§ **Solicitação escrita**
Reproduza o trecho da crítica de Dìdi que vai de "Crítica: Dìdi (2024), de" até "a todos nós.", trocando "enredo" por "roteiro".

··· Trecho selecionado ···

Crítica: Dìdi (2024), de Sean Wang
Preferindo dar atenção a um enredo micro, Dìdi (2024) se aprofunda em uma história de autoconhecimento familiar a todos nós.
O último filme do diretor taiwanês-americano Sean Wang, Dìdi (2024), acontece em um subúrbio estadunidense, em uma bolha formada majoritariamente por filhos de imigrantes. Na época em que o filme se passa, segunda metade da década de 2000, os Estados Unidos de George W. Bush ainda estavam na sombra dos ataques do 11 de Setembro. Nesse período, as políticas imigratórias se tornaram mais difíceis, especialmente para aqueles vindos do México e outros países latinos em busca do Sonho Americano. Para os Republicanos, grande parte desses “bárbaros”, como alguns diziam, eram potenciais terroristas. Quanto àqueles que conseguiam entrar no país, para além do racismo e da xenofobia, enfrentavam um país com uma crescente populacional: dificuldades econômicas, barreiras linguísticas e falta de acesso à educação. Apesar disso, os pais imigrantes focaram seus esforços na educação de seus filhos para que, pelo menos, eles prosperassem.
Deixando todo esse contexto de lado, Dìdi raramente faz uma denúncia política da vida dos imigrantes daquela época. Pelo contrário, o fato de o protagonista, Chris Wang (Izaac Wang), ser um jovem taiwanês naturalizado nos Estados Unidos é casualmente assunto de conversa entre seus amigos, mas nada muito além disso. No longa-metragem, então, seguimos Chris — apelidado de Wang-Wang pelos seus colegas e de Dìdi por sua família — em um processo típico de amadurecimento. Na história, ele vive com sua mãe, Chungsing (Joan Chen), uma pintora amadora que tenta dar seus primeiros passos na carreira de artista; irmã, Vivian (Shirley Chen), que está saindo para estudar longe; e avó (Chang Li Hua). No verão de 2008, um mês antes de as aulas do primeiro ano do ensino médio começarem, o jovem entra em um processo de aprendizado: como operar uma câmera, como flertar, como perder seus amigos e como amar sua mãe.

··· Segmento de dados ···

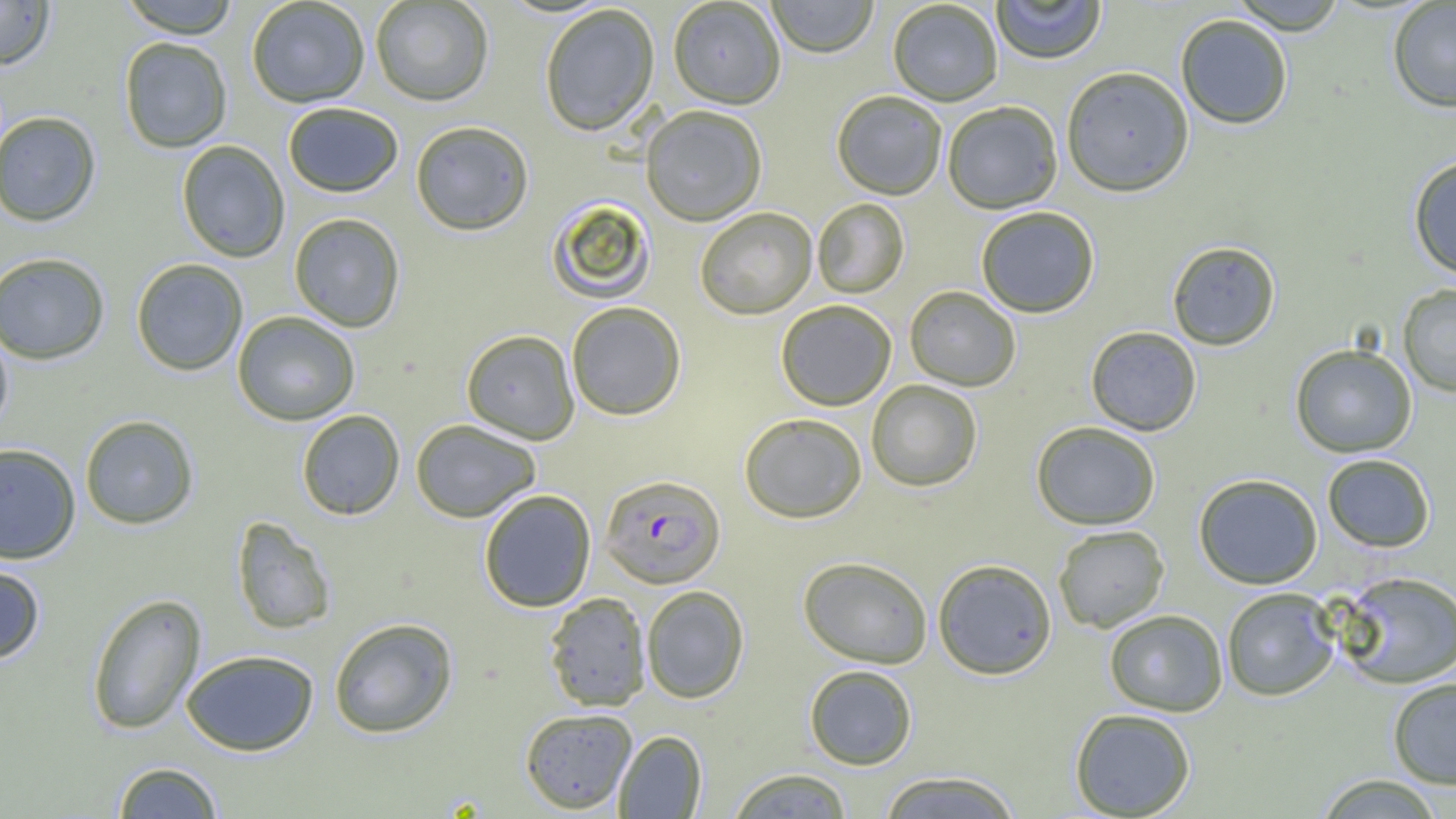
Approximate bounding boxes as [x1, y1, x2, y2] in pixels. Uninfected red blood cell locations: [0, 0, 55, 70], [118, 0, 241, 38], [246, 0, 370, 108], [767, 0, 878, 59], [991, 0, 1107, 65], [1228, 0, 1348, 35], [370, 1, 495, 107], [668, 1, 786, 110], [887, 1, 1003, 107], [1387, 1, 1456, 113], [539, 4, 659, 136], [1175, 15, 1294, 130], [119, 38, 233, 153], [1061, 67, 1194, 198], [831, 91, 947, 201], [943, 101, 1062, 214], [283, 102, 403, 197], [640, 106, 767, 226], [0, 111, 102, 227], [410, 120, 534, 236], [176, 140, 290, 263], [1408, 155, 1456, 280], [546, 198, 656, 304], [812, 198, 910, 299], [695, 207, 817, 320], [976, 207, 1100, 318], [288, 212, 406, 332], [1167, 241, 1281, 352], [0, 251, 111, 365], [130, 258, 249, 376], [1397, 284, 1456, 397], [904, 286, 1021, 391], [776, 300, 897, 411], [566, 302, 686, 421], [232, 311, 360, 426], [0, 325, 14, 436], [1085, 327, 1202, 436], [461, 329, 580, 444], [1290, 344, 1418, 457], [866, 381, 982, 492], [296, 410, 405, 520], [738, 412, 867, 524], [79, 414, 200, 530], [411, 420, 541, 522], [1032, 422, 1161, 530], [0, 443, 81, 564], [1322, 454, 1436, 552], [1193, 474, 1323, 590], [478, 489, 596, 612], [231, 516, 336, 635], [1053, 525, 1169, 633], [797, 556, 933, 669], [0, 559, 47, 665], [932, 559, 1057, 680], [1334, 571, 1456, 689], [641, 585, 750, 703], [1221, 588, 1340, 701], [543, 592, 652, 712], [86, 593, 207, 735], [1104, 609, 1228, 716], [329, 617, 458, 738], [180, 649, 320, 756], [804, 665, 917, 769], [1387, 678, 1456, 789], [519, 708, 637, 814], [1069, 708, 1196, 818], [614, 730, 707, 818], [111, 761, 224, 818], [725, 767, 854, 819], [876, 770, 1024, 818], [1313, 774, 1446, 818]. Plasmodium falciparum-infected red blood cell locations: [599, 474, 725, 589]. Slide-level diagnosis: Plasmodium falciparum. One field of a larger specimen. Image is 1456×819 pixels. Thin blood smear. Light microscopy. Captured at 1000x magnification.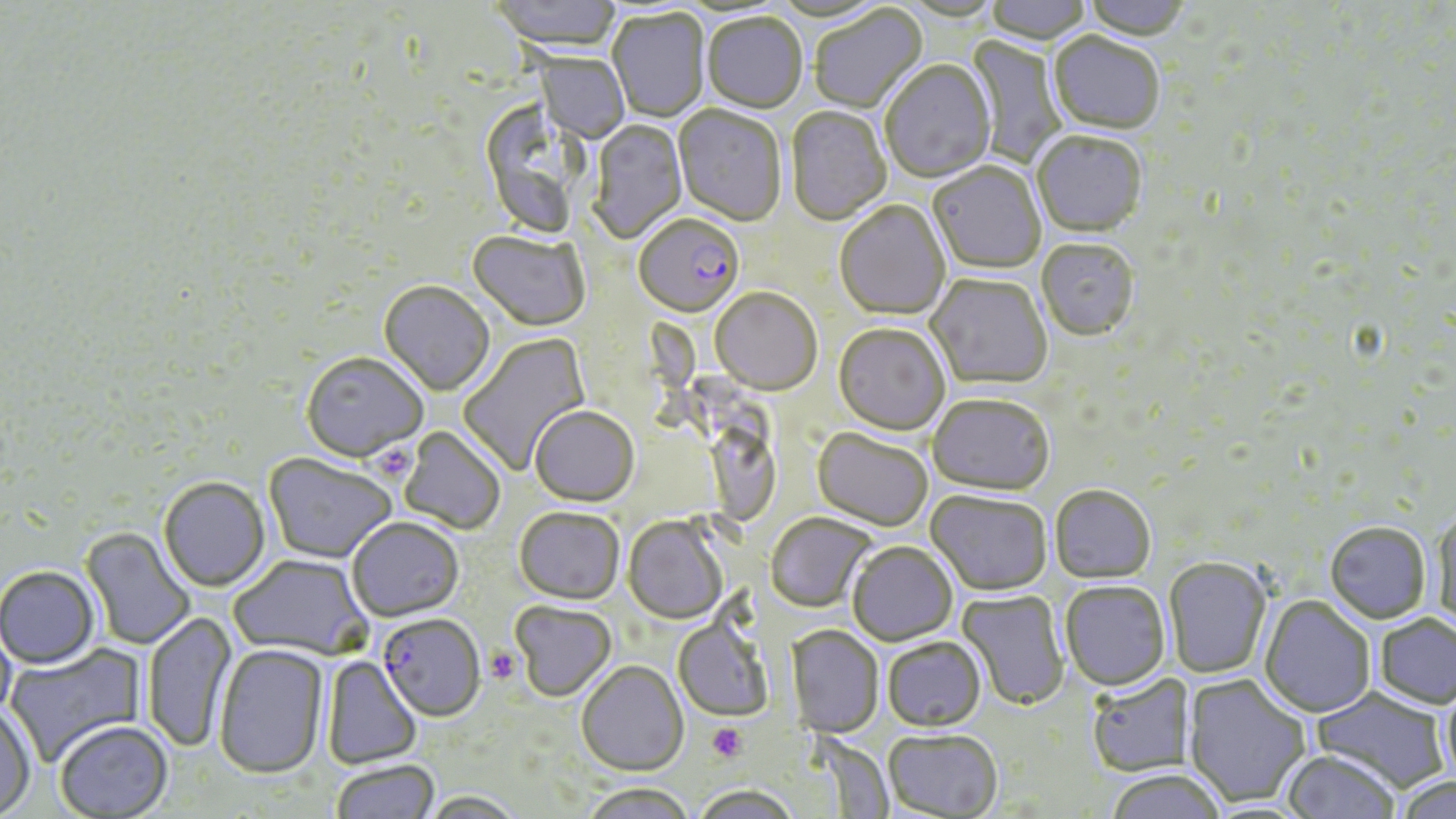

···

§ **Solução da tarefa**
Crítica: Dìdi (2024), de Sean Wang
Preferindo dar atenção a um roteiro micro, Dìdi (2024) se aprofunda em uma história de autoconhecimento familiar a todos nós.